Not because the State Archaeologist is stupid, or trying to avoid
thinking (though either or both may be true), but because I think that she – in
common with a lot of others in agencies, SHPO offices, and even at the Advisory
Council on Historic Preservation (ACHP) take it for granted that NHPA, or the
regulations, or some other writ-on-stone direction, actually does equate
Section 106 review with getting SHPO comments on the identification and
avoidance of physical impact on archaeological sites (or in relatively urban
contexts, old buildings).
So – acknowledging that nobody’s asked me, here’s
what I think BLM actually ought to do:
1.
Void the NPA. Transform those (possibly useful) elements of
it that deal with internal BLM organization into elements of the agency
historic preservation program required by Section 110(a)(2) of NHPA.
2.
Void all State
Protocols.
3.
Replace them – if necessary
– with simple agreements specifying how BLM will communicate and coordinate
with the SHPO when complying with 36 CFR §§ 800.3(c), 800.3(e), 800.3(f),
800.4, 800.5, and 800.6 and with Sections 110(a), 110(b), 110(d), 110(f),
110(k), and 111 of NHPA.
a.
These agreements should
be carefully crafted so as to avoid restricting or obscuring BLM’s
responsibilities for tribal consultation, consultation with other interested
parties, and effectively involving the public.
b.
Such agreements could,
I believe, eliminate SHPO review of specified BLM documents altogether (saving
time and expense for all concerned), provided agreed-upon standards were
met.

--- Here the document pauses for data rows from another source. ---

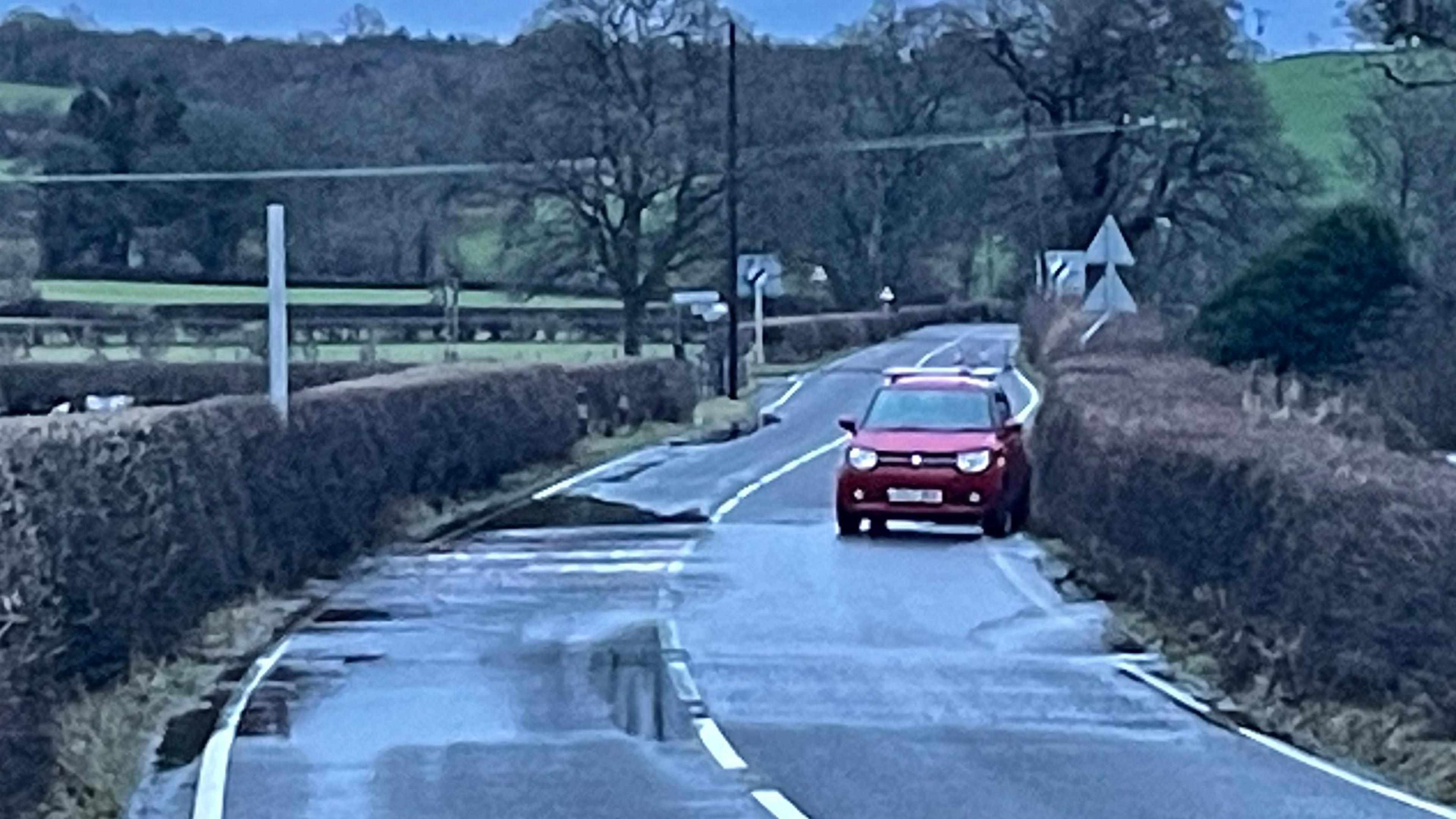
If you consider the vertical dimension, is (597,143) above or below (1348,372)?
above

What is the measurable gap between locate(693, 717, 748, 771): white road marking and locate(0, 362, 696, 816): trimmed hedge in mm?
3357

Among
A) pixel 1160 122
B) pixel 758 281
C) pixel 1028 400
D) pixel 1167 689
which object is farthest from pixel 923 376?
pixel 1160 122

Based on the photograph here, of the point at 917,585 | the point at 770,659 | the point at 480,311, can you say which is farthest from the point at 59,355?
the point at 770,659

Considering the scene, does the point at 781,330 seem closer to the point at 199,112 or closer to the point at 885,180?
the point at 199,112

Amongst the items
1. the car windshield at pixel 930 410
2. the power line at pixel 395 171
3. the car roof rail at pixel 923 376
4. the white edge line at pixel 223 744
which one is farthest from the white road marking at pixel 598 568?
the power line at pixel 395 171

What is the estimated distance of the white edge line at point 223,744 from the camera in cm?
1223

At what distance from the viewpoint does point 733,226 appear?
57688mm

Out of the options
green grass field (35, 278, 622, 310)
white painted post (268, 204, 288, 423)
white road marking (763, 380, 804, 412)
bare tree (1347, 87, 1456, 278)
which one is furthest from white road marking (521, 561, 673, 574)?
bare tree (1347, 87, 1456, 278)

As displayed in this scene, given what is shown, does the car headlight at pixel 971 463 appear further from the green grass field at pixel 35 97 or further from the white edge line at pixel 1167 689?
the green grass field at pixel 35 97

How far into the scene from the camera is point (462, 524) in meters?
29.8

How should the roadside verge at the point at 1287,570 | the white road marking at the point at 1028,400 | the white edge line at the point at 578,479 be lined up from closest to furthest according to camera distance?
the roadside verge at the point at 1287,570 → the white edge line at the point at 578,479 → the white road marking at the point at 1028,400

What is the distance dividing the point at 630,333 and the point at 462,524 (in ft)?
131

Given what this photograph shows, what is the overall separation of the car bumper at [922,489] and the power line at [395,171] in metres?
37.7

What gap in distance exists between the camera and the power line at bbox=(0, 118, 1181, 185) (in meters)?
67.5
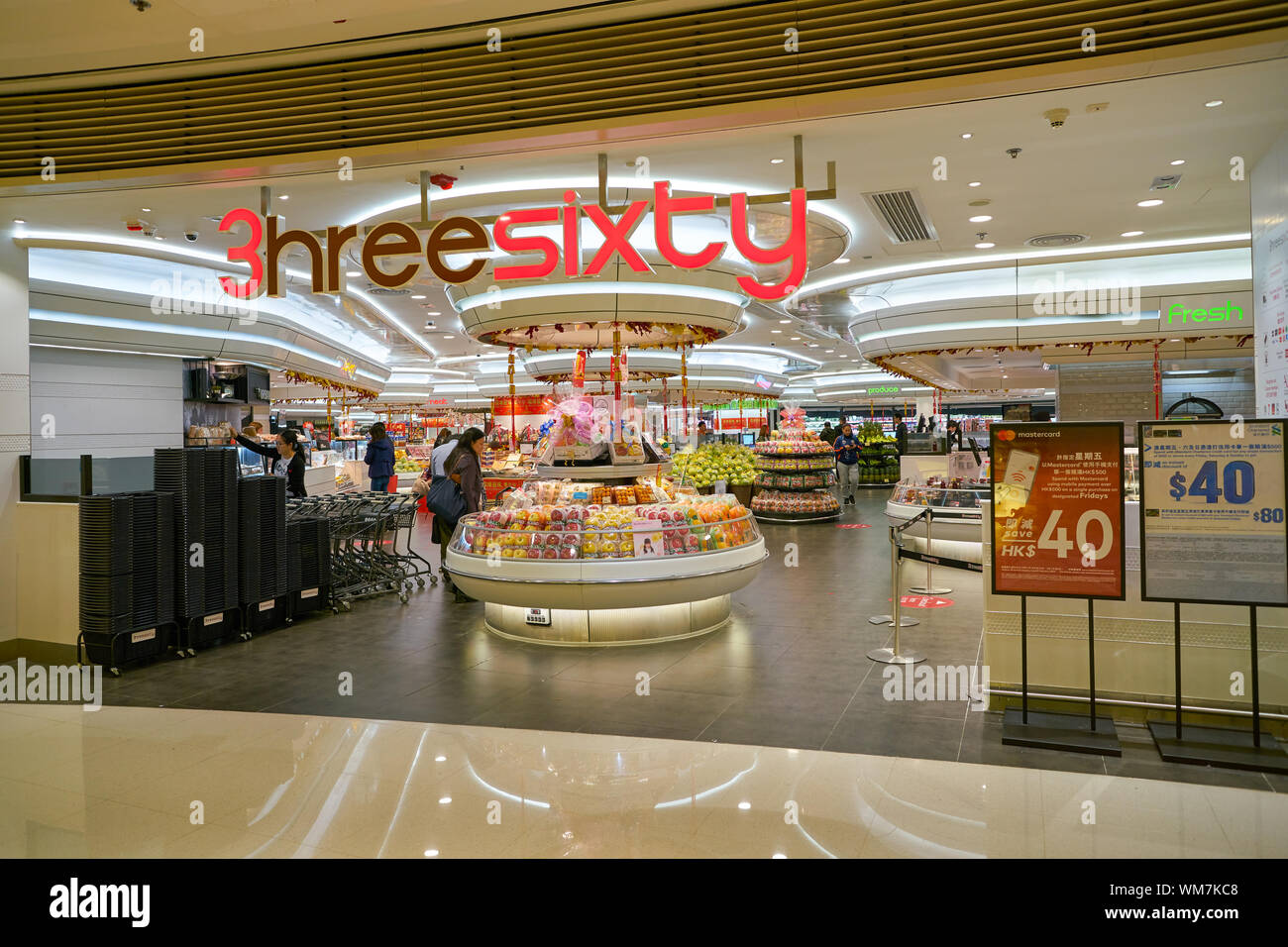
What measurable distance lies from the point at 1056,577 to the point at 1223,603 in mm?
731

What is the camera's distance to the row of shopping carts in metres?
7.90

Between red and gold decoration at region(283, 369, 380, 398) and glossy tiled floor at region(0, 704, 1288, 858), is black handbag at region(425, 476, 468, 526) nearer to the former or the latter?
glossy tiled floor at region(0, 704, 1288, 858)

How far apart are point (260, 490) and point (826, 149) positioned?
512 cm

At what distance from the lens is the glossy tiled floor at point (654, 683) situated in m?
4.10

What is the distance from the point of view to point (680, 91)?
4.18 meters

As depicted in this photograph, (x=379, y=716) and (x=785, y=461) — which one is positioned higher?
(x=785, y=461)

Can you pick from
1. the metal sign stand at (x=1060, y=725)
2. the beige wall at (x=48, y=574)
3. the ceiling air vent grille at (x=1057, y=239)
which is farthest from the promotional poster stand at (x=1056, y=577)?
the beige wall at (x=48, y=574)

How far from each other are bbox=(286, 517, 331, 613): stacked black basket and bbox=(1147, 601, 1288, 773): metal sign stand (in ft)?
21.1

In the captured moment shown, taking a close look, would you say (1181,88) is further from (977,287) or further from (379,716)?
(977,287)

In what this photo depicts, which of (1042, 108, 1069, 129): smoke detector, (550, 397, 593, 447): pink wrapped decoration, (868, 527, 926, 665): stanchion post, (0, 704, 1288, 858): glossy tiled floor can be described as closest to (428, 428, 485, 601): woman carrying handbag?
(550, 397, 593, 447): pink wrapped decoration

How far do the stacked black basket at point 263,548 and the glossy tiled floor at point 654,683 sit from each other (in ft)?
0.88

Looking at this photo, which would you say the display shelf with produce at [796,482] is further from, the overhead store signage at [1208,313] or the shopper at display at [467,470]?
the shopper at display at [467,470]

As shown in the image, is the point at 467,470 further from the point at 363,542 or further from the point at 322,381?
the point at 322,381
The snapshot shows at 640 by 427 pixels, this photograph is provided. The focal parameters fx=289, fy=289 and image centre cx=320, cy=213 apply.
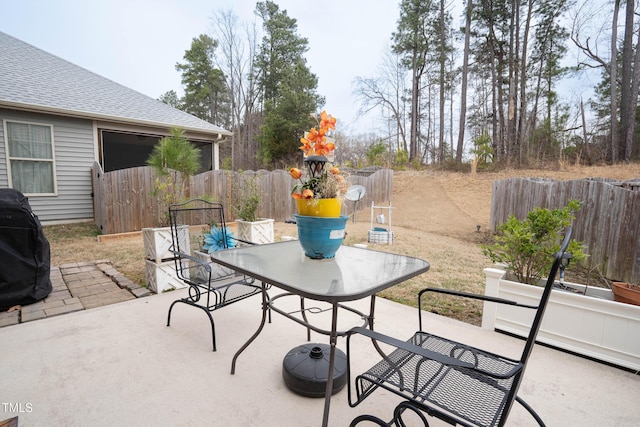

Such standards should emphasize the
identification and resolution of direct and indirect impacts of all kinds, as
well as a project’s contributions to cumulative impacts, on all types of
historic properties, notably including cultural landscapes and other
traditional cultural properties, in consultation with tribes and other
interested parties.
c.
Such agreements could
also clarify how Section 106 review, or at least the SHPO’s participation in
it, would be coordinated with review under Section 102(c) of the National
Environmental Policy Act (NEPA).
Such agreements ought actually serve to “streamline”
Section 106 review (a popular goal toward which BLM seems counterintuitively to
think it can advance by issuing 75-page compilations of platitudes) and could,
if carefully crafted and implemented, preserve the rights of American citizens
to participate in BLM’s piece of federal decision making.
4 comments:
The NHPA has been called the "Great American Archeologists Employment Act" for good reason. Archeologists really have monopolized the NHPA since at least 11593, taking over almost all of the implementation of the law for most of its' existence. That is the unfortunate fact.
Dr.King;
I think eliminating SHPO review of specified BLM documents is a bad idea at this point in time. The reason this issue is coming up is due to underfunding of SHPO.
Let's face it SHPO is being swamped with review letters and unable to keep up with the review process in a timely manner. The BLM wants its projects streamlined and have "physical proof of approval" of its projects by SHPO (versus not getting an answer at all from SHPO ever, which some people are perfectly fine with).
Many agencies produce SHPO letters full of what I would call "Fluffy Bunnies" that get approved by SHPO because everything looks great on paper! Streamlining projects is just not the way to go, instead a harsher and more detailed review process should be implemented by SHPO (which equates with increased funding for SHPO and increased number of SHPO reviewers).
Not to mention that the bulk of tribal reviews is being done by individuals who have themselves full time jobs which makes it hard for them to review projects in a "timely manner", especially when also swamped with projects to comment on.
Tom,
If the BLM followed your advice, what would the regional top cultural resource managers do for work every day? If they weren't making stuff up that all us CRMers have to try and decipher, they wouldn't have a job. More insidious BLM regs=par for the course.
Annonymous, I didn't say do away with SHPO review, but do away with BLM's SHPO protocols -- there being other ways to adjust SHPO review. But if SHPO review merely involves the care and feeding of fluffy bunnies (great term, by the way!), what good is it?